I used to love jumping before the break and I'm a bit rattled to find my confidence has gone. I'll book some lessons on a schoolmaster when I can afford it I think.
 
I was in a similar ish position to you, but with less but similar experience (having given after up going to uni at 18 and only spending a few summers working at yards) and no kids.

I came back to it after a 5 year break. The first few rides I wore a BP and was definitely tentative! I'm still not the fearless (and stupid) 18 year old I once was, but last spring I went out and bought a 4 yr old KWPN and, other than riding fitness and balance, everything is still there. My mare is now 5 and we're having a ball!

I'm so much happier for having a horse back in my life.
 
I'm getting back into horses after a break where I fell off mid-jump on a hack and landed on my head. Hooves just missed my head. Could have been awful but I got back on & got home. Next time I tried to ride I shook too badly to continue and hacking scares me silly.

I am in the process (touch wood) of taking on a share of an 11 year old horse who is ineffably kind in the stable but has a spook in him. He runs. He does nothing like rear or buck, just runs. I don't mind it in the school but I know I will need help when I start hacking him out. Am having lessons elsewhere on a schoolmaster to bring muscle tone back to life and I've bought a neck strap for the share horse. The other sharer knows about my nerves and we are planning how to minimalise the spooking, which we think is down to being very very stale in his current routine environment.

Anyway, I'm rambling. You're not on your own. It's worth it I think. Brave pants being worn all round!
 
Yes me although I only took a year off.

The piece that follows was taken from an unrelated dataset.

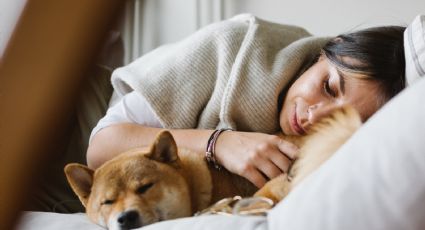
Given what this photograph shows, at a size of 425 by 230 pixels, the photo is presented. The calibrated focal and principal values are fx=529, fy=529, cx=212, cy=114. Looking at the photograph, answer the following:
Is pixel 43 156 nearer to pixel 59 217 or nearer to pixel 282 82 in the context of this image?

Sold my amazing horse of almost 10 years when I started a family as I just didn't have the time and I started to feel weighted down by the responsibility of owning.

Didn't ride for a year and to be honest, didn't really miss it but was aware that as time passed I was becoming more and more nervous about the thought of getting on a horse again. An opportunity presented itself to share a friends horse and I'm currently trialling it to see how it goes - rode for the first time in a year the other day and was surprised that I wasn't as nervous as I'd expected and even when the horse was a bit cheeky and tried to nap and drop the shoulder I wasn't overly fussed by it - it helps that the horse is a saint in general despite rarely ever being ridden - I only found out afterward that before I tried her she hadn't had anyone on her in over a month.

I don't think my confidence will ever be what it was before - I was never the bravest anyway but would compete XC/SJ although only up to 75cm. I doubt I'll jump again but if I can do a bit of schooling and have a nice hack that is enough.

It's early days yet but I'm enjoying getting back into it without the responsibility of owning.